Onkel Otto carecía de opinión respecto de lo que fuera. Nunca supe si era una suerte de vergüenza, aunque le fuera ajena, que lo paralizaba. El estigma de ser alemán después de la guerra. O por indolente. Huyó de Hamburgo y de los nazis antes de que en realidad pasara nada, y se hizo a la América en 1932. Los estudios que haya tenido los dejó en el barco, así que cuando llegó a puerto y se dirigió a la ciudad de México era ya una página en blanco. Joven, quizá guapo. Y como quiera en ese entonces los ojos azules todavía impresionaban a la gente. Pronto tuvo novia y enseguida esposa.

Pertenecía a la frondosa rama materna, pero todos se desentendían del vínculo y lo trataban como pariente genérico, un arrimado al que le daba por telefonear. De todas las casas de quienes técnicamente venían siendo sus sobrinos mexicanos, prefería la nuestra, porque al menos Arcángela le abría la puerta.

"Siempre y cuando venga sobrio", era la única regla puesta por mi abstemio padre, quien toda la vida tuvo que cargar, sin deberla ni tenerla, con la "familia política", la parentela de mi mamá.

Algunos domingos aparecía el tío recién bañado, rojo de la cara, gordito, con un sempiterno traje café de lana y una camisa almidonada sin corbata. Aunque era un familiar, se le recibía en la cocina, así que la visita acababa haciéndoselas a las sirvientas.

Dura y desconfiada como era, Arcángela creía que la tal Rosario no había muerto, sino que lo había dejado. Pero con una misericordia inusual en ella, nunca se lo dijo. Simplemente lo daba por hecho, le servía chocolate con pan dulce y le daba por su lado mientras preparaba la merienda.

Cargaba su retrato, el tío. De Rosario. Antigua, de estudio, firmada por el fotógrafo y dedicada por ella. Una joven morena y muy pintada, vestida con ropas oscuras de tela vaporosa, aretes, camafeo. De rasgos indígenas. En sus párpados y mejillas, por la magia del retoque en esos años muy de moda, rodaba un reluciente rosario de lágrimas. Tal era la única prueba documental que conservaba Onkel Otto de su amada. Arcángela odiaba esa imagen. Se burlaba. Se negaba a mirarla cuando él la extendía, ansioso. Le parecía una ridiculez.

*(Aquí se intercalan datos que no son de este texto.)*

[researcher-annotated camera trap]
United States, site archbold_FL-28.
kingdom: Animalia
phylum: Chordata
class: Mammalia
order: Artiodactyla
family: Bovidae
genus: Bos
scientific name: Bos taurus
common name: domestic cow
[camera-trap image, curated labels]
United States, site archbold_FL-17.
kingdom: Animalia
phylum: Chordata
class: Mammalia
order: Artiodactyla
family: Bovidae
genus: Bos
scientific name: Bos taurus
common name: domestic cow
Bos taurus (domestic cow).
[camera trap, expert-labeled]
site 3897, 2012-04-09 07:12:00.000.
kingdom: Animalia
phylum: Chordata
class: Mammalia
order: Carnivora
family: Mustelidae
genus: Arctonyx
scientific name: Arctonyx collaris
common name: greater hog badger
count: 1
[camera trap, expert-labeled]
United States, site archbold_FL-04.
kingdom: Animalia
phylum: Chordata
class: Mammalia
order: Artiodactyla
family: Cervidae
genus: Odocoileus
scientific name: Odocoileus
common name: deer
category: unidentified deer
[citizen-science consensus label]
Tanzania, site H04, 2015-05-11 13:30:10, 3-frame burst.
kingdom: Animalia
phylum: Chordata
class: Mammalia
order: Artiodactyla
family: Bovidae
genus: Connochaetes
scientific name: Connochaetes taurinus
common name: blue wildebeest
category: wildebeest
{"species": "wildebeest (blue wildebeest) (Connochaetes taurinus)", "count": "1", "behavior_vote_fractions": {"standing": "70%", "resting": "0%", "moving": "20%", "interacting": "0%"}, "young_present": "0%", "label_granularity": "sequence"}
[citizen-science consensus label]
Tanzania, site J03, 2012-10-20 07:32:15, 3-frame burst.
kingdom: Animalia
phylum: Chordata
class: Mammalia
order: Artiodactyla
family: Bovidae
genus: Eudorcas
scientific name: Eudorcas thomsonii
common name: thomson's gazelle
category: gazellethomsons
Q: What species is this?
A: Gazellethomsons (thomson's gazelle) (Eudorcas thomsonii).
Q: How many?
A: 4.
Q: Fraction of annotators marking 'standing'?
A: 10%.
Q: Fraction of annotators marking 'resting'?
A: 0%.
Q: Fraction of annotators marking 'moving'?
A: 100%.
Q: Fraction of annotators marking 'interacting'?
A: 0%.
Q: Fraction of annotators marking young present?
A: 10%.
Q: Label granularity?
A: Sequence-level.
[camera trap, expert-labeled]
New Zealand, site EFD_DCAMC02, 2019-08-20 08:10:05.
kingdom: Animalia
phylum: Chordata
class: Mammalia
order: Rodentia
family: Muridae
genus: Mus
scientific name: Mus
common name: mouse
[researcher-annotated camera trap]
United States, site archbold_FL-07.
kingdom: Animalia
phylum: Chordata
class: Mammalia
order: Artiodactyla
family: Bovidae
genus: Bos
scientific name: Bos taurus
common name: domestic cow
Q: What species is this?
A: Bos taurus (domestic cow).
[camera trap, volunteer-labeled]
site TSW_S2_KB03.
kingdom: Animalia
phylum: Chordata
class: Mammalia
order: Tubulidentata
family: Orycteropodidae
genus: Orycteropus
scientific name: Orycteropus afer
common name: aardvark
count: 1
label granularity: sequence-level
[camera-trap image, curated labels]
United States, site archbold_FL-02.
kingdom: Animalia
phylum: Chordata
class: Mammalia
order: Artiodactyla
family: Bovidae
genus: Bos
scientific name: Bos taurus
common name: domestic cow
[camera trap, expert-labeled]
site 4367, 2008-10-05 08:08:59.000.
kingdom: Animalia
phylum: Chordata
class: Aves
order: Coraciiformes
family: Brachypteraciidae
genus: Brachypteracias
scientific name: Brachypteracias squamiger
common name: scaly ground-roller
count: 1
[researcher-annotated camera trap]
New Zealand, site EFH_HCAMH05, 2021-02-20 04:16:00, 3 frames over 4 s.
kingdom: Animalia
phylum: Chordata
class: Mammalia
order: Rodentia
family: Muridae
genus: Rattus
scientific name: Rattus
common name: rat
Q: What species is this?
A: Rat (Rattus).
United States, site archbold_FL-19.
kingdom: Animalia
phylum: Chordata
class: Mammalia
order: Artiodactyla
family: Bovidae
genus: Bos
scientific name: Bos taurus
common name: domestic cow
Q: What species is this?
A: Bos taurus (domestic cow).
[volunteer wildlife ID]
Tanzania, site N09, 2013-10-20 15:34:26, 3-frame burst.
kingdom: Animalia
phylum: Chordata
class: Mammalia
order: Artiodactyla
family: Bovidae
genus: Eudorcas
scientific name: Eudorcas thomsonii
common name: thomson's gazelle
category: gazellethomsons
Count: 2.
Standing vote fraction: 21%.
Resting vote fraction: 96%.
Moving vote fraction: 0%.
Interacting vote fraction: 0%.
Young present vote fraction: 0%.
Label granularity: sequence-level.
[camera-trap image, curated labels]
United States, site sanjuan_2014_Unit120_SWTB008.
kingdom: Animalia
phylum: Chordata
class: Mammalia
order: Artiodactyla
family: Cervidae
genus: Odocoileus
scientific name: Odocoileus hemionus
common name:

En cambio yo la tuve varias veces en mis manos, y la miré con azoro. Una tarde, antes de desaparecer y eventualmente morir en un asilo, me la regaló. Es decir, no aceptó que se la devolviera. Al marcharse, la dejó sobre la mesa de la cocina.

Un rato largo permaneció Rosario lacrimosa sin que nadie la tocara. Por fin Arcángela, indignada porque le ordenaron que nos preparara molletes, no había suficiente bolillo y la panadería de Cervantes Saavedra ya iba a estar cerrada, me dijo: "Anda, Flaco, levanta tu cochinero que voy a poner la olla de frijoles".

Y ahí me tienen cogiendo la foto de Rosario. La Chillona, como la llamábamos en la casa cada que Onkel Otto saltaba a la conversación, cosa por demás excepcional, si ya bastante jeringaba por teléfono todas las tardes para ahuyentarnos con su desvaída pena.